The city had initially decided that Charles Cole did not need a special permit to work on the lot at the corner of Murden Cove and Manitou Beach drives, but reversed its ruling after a neighborhood group became involved.
While the decision from Judge Karlynn Haberly would allow Cole to continue building a personal residence, he is unsure whether he will do so.
“At some point you just start to think, ‘Do I really want to live in this area?” Cole said.
Cole is continuing to press a case against the city for money damages he claims to have sustained by virtue of the city’s actions, including increased construction costs caused by the delay and attorneys’ fees spent in fighting the case.
“I hope we can sit down and settle the money issues without the cost of further litigation,” said Dennis Reynolds, Cole’s attorney. No precise figure has been worked out, he said.
City Administrator Lynn Nordby said that no decision has been made yet on whether to appeal Haberly’s ruling.
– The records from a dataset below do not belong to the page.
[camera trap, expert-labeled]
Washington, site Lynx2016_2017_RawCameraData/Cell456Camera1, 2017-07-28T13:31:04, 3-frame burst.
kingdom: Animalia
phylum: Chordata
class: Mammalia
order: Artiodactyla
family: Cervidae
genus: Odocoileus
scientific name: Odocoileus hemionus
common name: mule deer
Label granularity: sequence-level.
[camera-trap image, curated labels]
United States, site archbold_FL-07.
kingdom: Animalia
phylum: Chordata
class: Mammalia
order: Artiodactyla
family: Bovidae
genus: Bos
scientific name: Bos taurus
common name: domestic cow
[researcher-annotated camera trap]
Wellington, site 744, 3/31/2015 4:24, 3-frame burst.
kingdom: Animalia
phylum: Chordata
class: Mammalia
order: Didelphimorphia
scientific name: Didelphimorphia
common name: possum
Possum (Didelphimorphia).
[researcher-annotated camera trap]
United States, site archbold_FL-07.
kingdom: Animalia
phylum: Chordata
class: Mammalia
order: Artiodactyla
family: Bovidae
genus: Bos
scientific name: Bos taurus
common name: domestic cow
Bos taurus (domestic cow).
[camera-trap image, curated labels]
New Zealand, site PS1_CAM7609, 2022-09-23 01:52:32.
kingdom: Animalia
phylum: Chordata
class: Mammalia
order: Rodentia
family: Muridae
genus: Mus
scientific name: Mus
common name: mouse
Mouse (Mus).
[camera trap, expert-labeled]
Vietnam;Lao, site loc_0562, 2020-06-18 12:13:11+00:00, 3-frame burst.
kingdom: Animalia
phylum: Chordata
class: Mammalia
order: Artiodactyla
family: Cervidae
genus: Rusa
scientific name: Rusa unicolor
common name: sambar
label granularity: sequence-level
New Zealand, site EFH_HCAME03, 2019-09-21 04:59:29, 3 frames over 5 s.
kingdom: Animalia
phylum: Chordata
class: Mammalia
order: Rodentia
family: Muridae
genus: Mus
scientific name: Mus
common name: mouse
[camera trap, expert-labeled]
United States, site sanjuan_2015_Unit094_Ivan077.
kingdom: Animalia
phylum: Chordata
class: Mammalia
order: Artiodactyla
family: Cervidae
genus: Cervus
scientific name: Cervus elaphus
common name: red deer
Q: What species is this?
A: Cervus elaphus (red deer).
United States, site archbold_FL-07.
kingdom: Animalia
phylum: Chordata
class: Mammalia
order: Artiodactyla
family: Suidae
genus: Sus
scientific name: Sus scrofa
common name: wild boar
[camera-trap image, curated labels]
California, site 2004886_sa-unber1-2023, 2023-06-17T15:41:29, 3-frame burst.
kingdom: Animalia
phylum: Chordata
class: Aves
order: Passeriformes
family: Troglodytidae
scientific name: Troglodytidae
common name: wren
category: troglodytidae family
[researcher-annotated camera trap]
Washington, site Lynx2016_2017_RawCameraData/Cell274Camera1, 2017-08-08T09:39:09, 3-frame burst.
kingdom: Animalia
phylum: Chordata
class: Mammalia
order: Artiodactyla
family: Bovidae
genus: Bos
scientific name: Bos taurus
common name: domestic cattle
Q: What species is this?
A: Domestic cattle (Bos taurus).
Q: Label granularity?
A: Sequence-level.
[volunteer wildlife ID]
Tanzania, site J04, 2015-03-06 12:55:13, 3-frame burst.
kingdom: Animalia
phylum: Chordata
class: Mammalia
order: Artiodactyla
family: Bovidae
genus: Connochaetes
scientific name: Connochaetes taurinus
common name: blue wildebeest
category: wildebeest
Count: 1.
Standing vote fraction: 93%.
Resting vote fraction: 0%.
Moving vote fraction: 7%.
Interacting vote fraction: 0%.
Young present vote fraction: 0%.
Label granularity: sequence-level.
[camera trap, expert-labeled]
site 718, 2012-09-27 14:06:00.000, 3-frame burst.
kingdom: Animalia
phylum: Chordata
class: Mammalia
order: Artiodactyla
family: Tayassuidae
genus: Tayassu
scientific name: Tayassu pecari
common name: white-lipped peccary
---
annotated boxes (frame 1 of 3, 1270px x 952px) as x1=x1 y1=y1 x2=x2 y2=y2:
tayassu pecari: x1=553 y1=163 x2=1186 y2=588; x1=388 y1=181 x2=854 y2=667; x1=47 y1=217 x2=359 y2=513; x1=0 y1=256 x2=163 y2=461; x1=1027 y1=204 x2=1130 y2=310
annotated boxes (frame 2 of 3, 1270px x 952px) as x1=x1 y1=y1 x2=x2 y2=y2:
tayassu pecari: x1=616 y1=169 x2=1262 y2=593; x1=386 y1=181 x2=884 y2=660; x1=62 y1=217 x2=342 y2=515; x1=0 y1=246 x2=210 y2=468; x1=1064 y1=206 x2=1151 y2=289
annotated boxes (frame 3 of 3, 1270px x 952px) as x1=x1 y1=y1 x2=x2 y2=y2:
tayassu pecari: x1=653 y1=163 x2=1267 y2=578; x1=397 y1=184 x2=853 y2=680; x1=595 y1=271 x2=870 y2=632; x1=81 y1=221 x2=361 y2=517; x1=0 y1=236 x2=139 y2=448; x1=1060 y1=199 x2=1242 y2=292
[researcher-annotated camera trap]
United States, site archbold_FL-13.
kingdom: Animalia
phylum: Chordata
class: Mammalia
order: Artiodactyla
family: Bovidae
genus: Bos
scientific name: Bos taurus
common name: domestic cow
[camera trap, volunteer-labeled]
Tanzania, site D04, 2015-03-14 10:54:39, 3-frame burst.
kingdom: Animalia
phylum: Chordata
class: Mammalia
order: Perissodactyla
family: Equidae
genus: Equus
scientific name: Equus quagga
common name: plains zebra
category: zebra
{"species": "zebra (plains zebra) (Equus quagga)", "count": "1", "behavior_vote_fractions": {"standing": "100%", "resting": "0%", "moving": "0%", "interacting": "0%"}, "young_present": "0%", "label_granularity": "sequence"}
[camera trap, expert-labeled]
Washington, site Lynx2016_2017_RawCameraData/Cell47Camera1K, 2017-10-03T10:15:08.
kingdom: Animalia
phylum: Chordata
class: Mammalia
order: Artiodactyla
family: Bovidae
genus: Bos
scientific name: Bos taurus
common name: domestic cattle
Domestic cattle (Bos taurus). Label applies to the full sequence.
When Cole applied for a building permit in 1997, an outside consultant said there was a small wetland on the property of recent origin, formed when county highway crews deposited spoils from ditch-cleaning operations on the property, including mud and wetland plants.
Because the spoil material blocked water runoff, a damp area developed on the property, the study said. While calling the area an unregulated Class 4 wetland, the study said the area performed no measurable or significant ecological function.
At issue
The legal issue was whether Cole needed a so-called Shoreline Substantial Development Permit, required for many types of near-shore work. The process for obtaining those permits is more expensive and time-consuming than the process for a simple building permit, involving such things as public hearings and state Department of Ecology approval.
In 1998, building inspector Will Peddy determined that no SSDP would be required so long as less than 250 cubic yards of fill material was used.
When work got under way, though, the Murden Cove Preservation Association protested, claiming that Cole and his contractor, Bill Nelson, were using more than 250 yards of fill.
In response to a letter from Vince Mattson of the Murden Cove group, state Department of Ecology shoreline planner Alice Schisel wrote to Mayor Dwight Sutton in October of 2000, saying that the city had misinterpreted the SSDP exemption. Schisel said the 250-yard exemption applied only to grading, not to filling a wetland with material brought in from off site. Schisel said that any filling of a wetland – regulated or unregulated – would require an SSPD.
On the basis of that letter, city Planning Director Stephanie Warren reversed her earlier decision, and Peddy directed Cole to stop work. City hearing examiner Robin Baker affirmed that decision.
Rather than apply for such a permit, Cole took the city to court.
“There has never been a request for an SSPD for a single-family dwelling,” he said. “This had been going on for four years while I jumped through hoops. I finally just said, ‘hell, no.’”
The ruling
Judge Haberly did not address the exemption that had been the focus of the city’s two decisions. Rather, she relied on language in the state law and city ordinances saying that an artificially created wetland is not a wetland at all. The Cole property fell under that proviso, she said, since everyone agreed that the Cole “wetland” was created by the dumping.
“We had not focused on that issue,” Warren said. “And it was not raised by the Department of Ecology in the first letter we got.”
The issue was, however, explicitly raised in a second letter from Schisel in August of 2001. That letter said that the city may have “misconstrued” the earlier communication as a ruling on the Cole property. Schisel went on to say that if the wet area on Cole’s lot was created by artificial acts, then it was not a wetland at all in the eyes of the law.
By the time the second letter arrived, the matter was already in court, Warren said.
“We would have changed our decision again if the matter had not been in court,” she said. “We forwarded the letter to our attorneys – I don’t know why the matter wasn’t dropped.”
Mattson said he was unconvinced that the wetland was artificially created.
“The neighbors maintained it had been a wetland for many years,” he said, “but the hearing examiner did not allow them to testify.”
Mattson said the association was interested in upholding the integrity of the process, but had no opinion on Cole’s building plan itself.
“If your are going to have laws on the books, then you need to follow them, and if it was a Class IV wetland, then the city should have required a substantial development permit,” he said.
“We never said this was a good or bad project – that was not our point.”